隣には土柄観(どえみ)が座り、前には栗林が居る。さすが、栗林の応接室だ。何かよくわからないが風流の溢れている屏風があったり、茶器があったりしている。

私が栗林と土柄観が話し込んでいるのを横目に、そういった取留めもないことを考えていると栗林が咳を一つしてから話しかけてきた。


「コホンッ。卍郎、話すことがあるのではないかね?私はまだ君の侍従である土柄観としか会話をしていないのだが。」


どうやら、栗林は私に不満があるようだ。この場合、どうしたらいいのかと新幹線のようなスピードで思考を巡らせていると、土柄観が私になにやらアイコンタクトをとばしてきた。それに対しどうしたものかとまたも、新幹線のようなスピードで思考を巡らせる。目を瞑り思考を巡らせる。イメージはそう、脳のシナプスに最大限の電流を流す。そうして結論を待ち続けていると、とうとうしびれを切らしたのか、土柄観が耳打ちしてくる。


「清原先生。そろそろ答えてください!これからお世話になる人ですよ。前回のような無礼があってはまた、追い返されてしまいますよ。もう、この際なんでもいいですから適当に挨拶してください!」


どうやら、挨拶をするのが正解のようだ。


「うむ。栗林よ。久しいな。折り入っての頼みがある。」


完璧な挨拶である。しかし、土柄観(どえみ)の反応は芳しくない。どんどんと顔が青ざめていき、その早まる拍動が伝わってくる。

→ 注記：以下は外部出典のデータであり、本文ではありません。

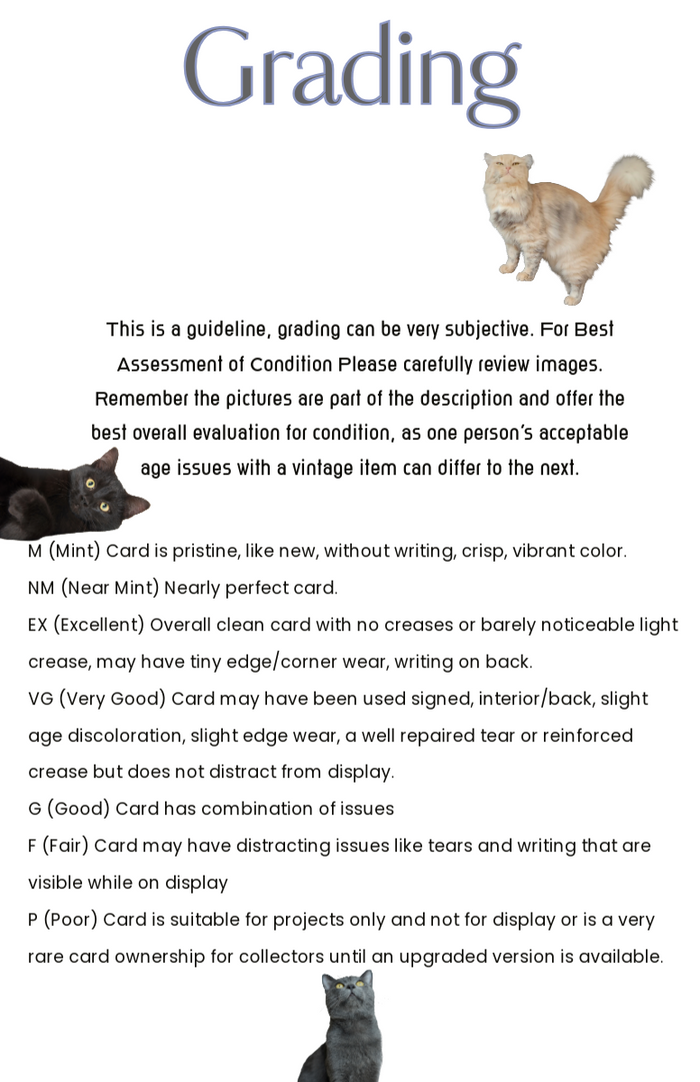 Grading

This is a guideline, grading can be very subjective. For Best Assessment of Condition Please carefully review images. Remember the pictures are part of the description and offer the best overall evaluation for condition, as one person's acceptable age issues with a vintage item can differ to the next.

M (Mint) Card is pristine, like new, without writing, crisp, vibrant color.
NM (Near Mint) Nearly perfect card.
EX (Excellent) Overall clean card with no creases or barely noticeable light crease, may have tiny edge/corner wear, writing on back.
VG (Very Good) Card may have been used signed, interior/back, slight age discoloration, slight edge wear, a well repaired tear or reinforced crease but does not distract from display.
G (Good) Card has combination of issues
F (Fair) Card may have distracting issues like tears and writing that are visible while on display
P (Poor) Card is suitable for projects only and not for display or is a very rare card ownership for collectors until an upgraded version is available.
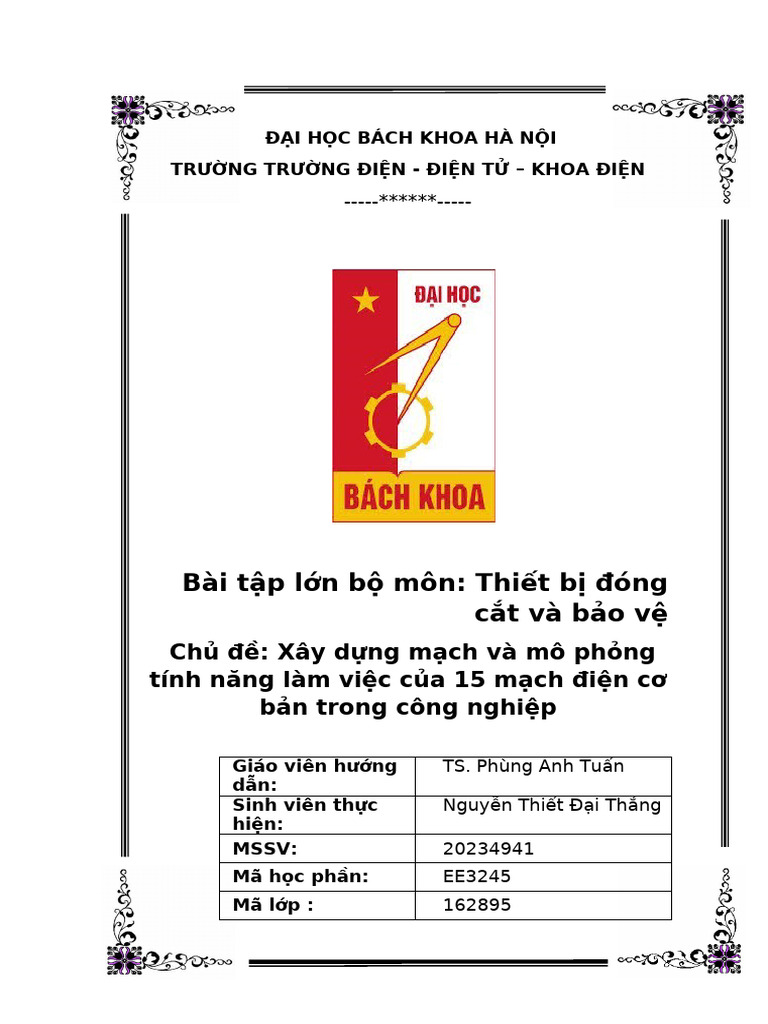 ĐẠI HỌC BÁCH KHOA HÀ NỘI
TRƯỜNG TRƯỜNG ĐIỆN - ĐIỆN TỬ – KHOA ĐIỆN
-----******-----

ĐẠI HỌC
BÁCH KHOA

Bài tập lớn bộ môn: Thiết bị đóng cắt và bảo vệ

Chủ đề: Xây dựng mạch và mô phỏng tính năng làm việc của 15 mạch điện cơ bản trong công nghiệp

| Giáo viên hướng dẫn: | TS. Phùng Anh Tuấn |
|---|---|
| Sinh viên thực hiện: | Nguyễn Thiết Đại Thắng |
| MSSV: | 20234941 |
| Mã học phần: | EE3245 |
| Mã lớp : | 162895 |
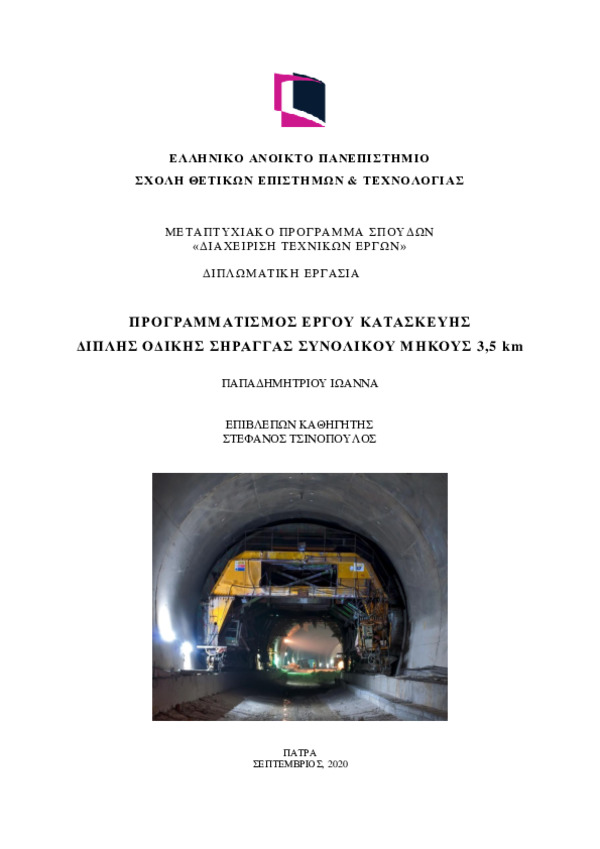 ΕΛΛΗΝΙΚΟ ΑΝΟΙΚΤΟ ΠΑΝΕΠΙΣΤΗΜΙΟ
ΣΧΟΛΗ ΘΕΤΙΚΩΝ ΕΠΙΣΤΗΜΩΝ & ΤΕΧΝΟΛΟΓΙΑΣ

ΜΕΤΑΠΤΥΧΙΑΚΟ ΠΡΟΓΡΑΜΜΑ ΣΠΟΥΔΩΝ
«ΔΙΑΧΕΙΡΙΣΗ ΤΕΧΝΙΚΩΝ ΕΡΓΩΝ»

ΔΙΠΛΩΜΑΤΙΚΗ ΕΡΓΑΣΙΑ

ΠΡΟΓΡΑΜΜΑΤΙΣΜΟΣ ΕΡΓΟΥ ΚΑΤΑΣΚΕΥΗΣ
ΔΙΠΛΗΣ ΟΔΙΚΗΣ ΣΗΡΑΓΓΑΣ ΣΥΝΟΛΙΚΟΥ ΜΗΚΟΥΣ 3,5 km

ΠΑΠΑΔΗΜΗΤΡΙΟΥ ΙΩΑΝΝΑ

ΕΠΙΒΛΕΠΩΝ ΚΑΘΗΓΗΤΗΣ
ΣΤΕΦΑΝΟΣ ΤΣΙΝΟΠΟΥΛΟΣ

ΠΑΤΡΑ
ΣΕΠΤΕΜΒΡΙΟΣ, 2020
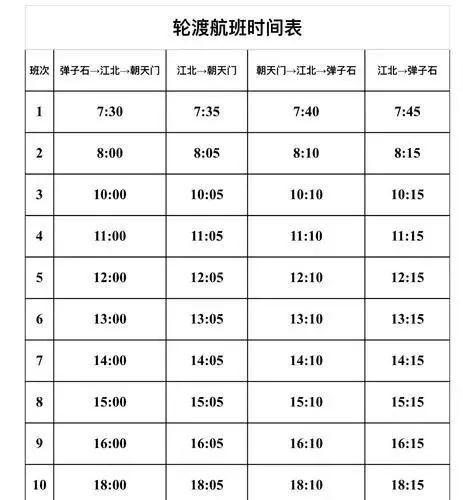 轮渡航班时间表

| 班次 | 弹子石→江北→朝天门 | 江北→朝天门 | 朝天门→江北→弹子石 | 江北→弹子石 |
|---|---|---|---|---|
| 1 | 7:30 | 7:35 | 7:40 | 7:45 |
| 2 | 8:00 | 8:05 | 8:10 | 8:15 |
| 3 | 10:00 | 10:05 | 10:10 | 10:15 |
| 4 | 11:00 | 11:05 | 11:10 | 11:15 |
| 5 | 12:00 | 12:05 | 12:10 | 12:15 |
| 6 | 13:00 | 13:05 | 13:10 | 13:15 |
| 7 | 14:00 | 14:05 | 14:10 | 14:15 |
| 8 | 15:00 | 15:05 | 15:10 | 15:15 |
| 9 | 16:00 | 16:05 | 16:10 | 16:15 |
| 10 | 18:00 | 18:05 | 18:10 | 18:15 |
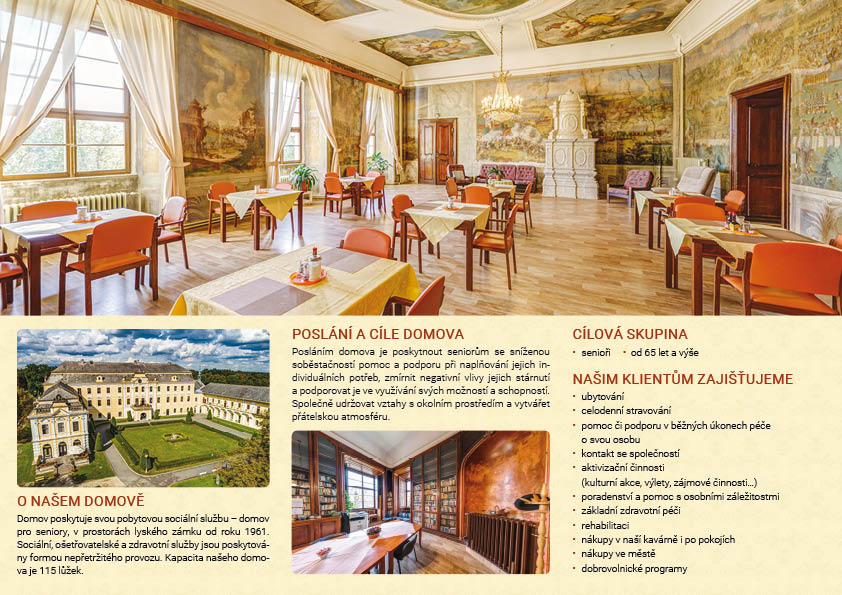 O NAŠEM DOMOVĚ

Domov poskytuje svou pobytovou sociální službu – domov pro seniory, v prostorách lyského zámku od roku 1961. Sociální, ošetřovatelské a zdravotní služby jsou poskytovány formou nepřetržitého provozu. Kapacita našeho domova je 115 lůžek.

POSLÁNÍ A CÍLE DOMOVA

Posláním domova je poskytnout seniorům se sníženou soběstačností pomoc a podporu při naplňování jejich individuálních potřeb, zmírnit negativní vlivy jejich stárnutí a podporovat je ve využívání svých možností a schopností. Společně udržovat vztahy s okolním prostředím a vytvářet přátelskou atmosféru.

CÍLOVÁ SKUPINA

• senioři • od 65 let a výše

NAŠIM KLIENTŮM ZAJIŠŤUJEME

• ubytování
• celodenní stravování
• pomoc či podporu v běžných úkonech péče o svou osobu
• kontakt se společností
• aktivizační činnosti (kulturní akce, výlety, zájmové činnosti...)
• poradenství a pomoc s osobními záležitostmi
• základní zdravotní péči
• rehabilitaci
• nákupy v naší kavárně i po pokojích
• nákupy ve městě
• dobrovolnické programy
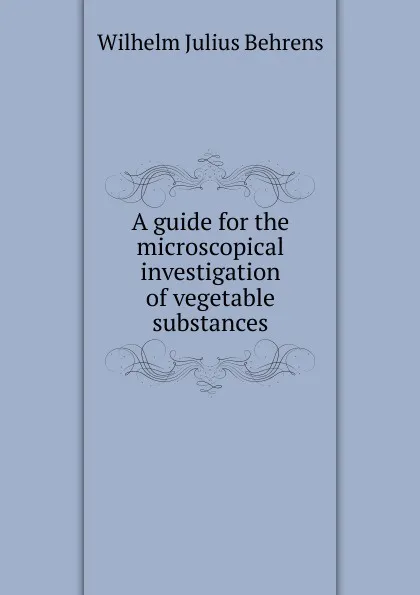 Wilhelm Julius Behrens

A guide for the microscopical investigation of vegetable substances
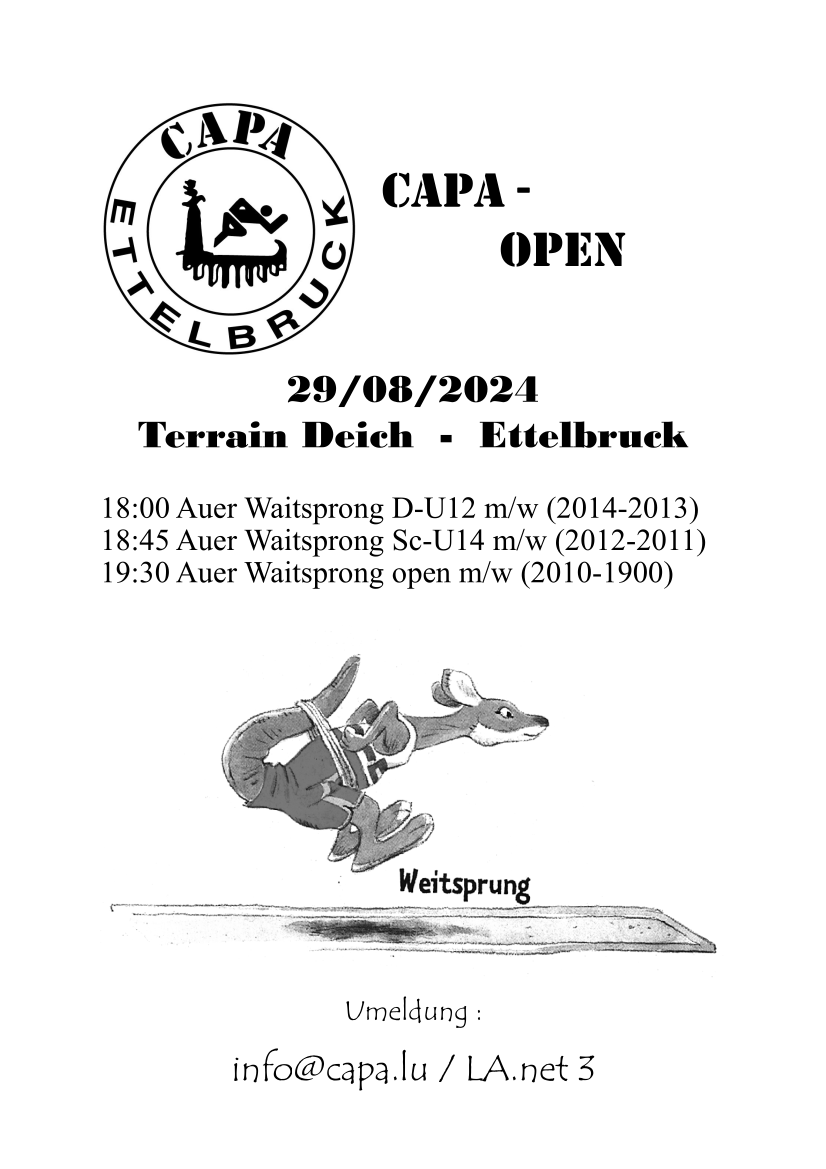 CAPA
ETTELBRUCK

CAPA -
OPEN

29/08/2024
Terrain Deich - Ettelbruck

18:00 Auer Waitsprong D-U12 m/w (2014-2013)
18:45 Auer Waitsprong Sc-U14 m/w (2012-2011)
19:30 Auer Waitsprong open m/w (2010-1900)

Weitsprung

Umeldung :

info@capa.lu / LA.net 3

「清原先生......さすがに......その挨拶は拙いのでは......」

そう、土柄観がつぶやく。


「頼みなど聞きとうないわ!だが、土柄観(どえみ)に免じて今回は泊めてやろう。しかし、そんなことを聞きたいのではない!

お前は前に来た時の愚行を忘れたのかっ!わびよ!」


栗林は怒髪天(どはつてん)()いている。栗林でも、流石にこれにはさすがの私も動じてしまった。


「おっおぉ、栗林よ。すま......ムゴゴッ」

謝罪のセリフをそこまで言ったところで、土柄観(どえみ)が私の口をふさいできた。

なんと、失礼なっ!


「栗林様、申し訳ございません!清原先生にはこちらからよく言い聞かせますので、先ほどの話で手打ちにしてくださいませんか。」


「ふん、卍郎よ。命拾いしたな。こいつを連れていけっ!」


そう栗林が叫んだ途端に部屋の入り口からバンッという音が聞こえてきた。

振り返るとそこには、力士も斯くやというような大男が目に入る。その巨体は私のほうへ迫ってくる、その迫力には思わずたじろいでしまう。そのまま、硬直した私の体は抵抗する術もなく大男に担がれ、別室へ連行されたのだった。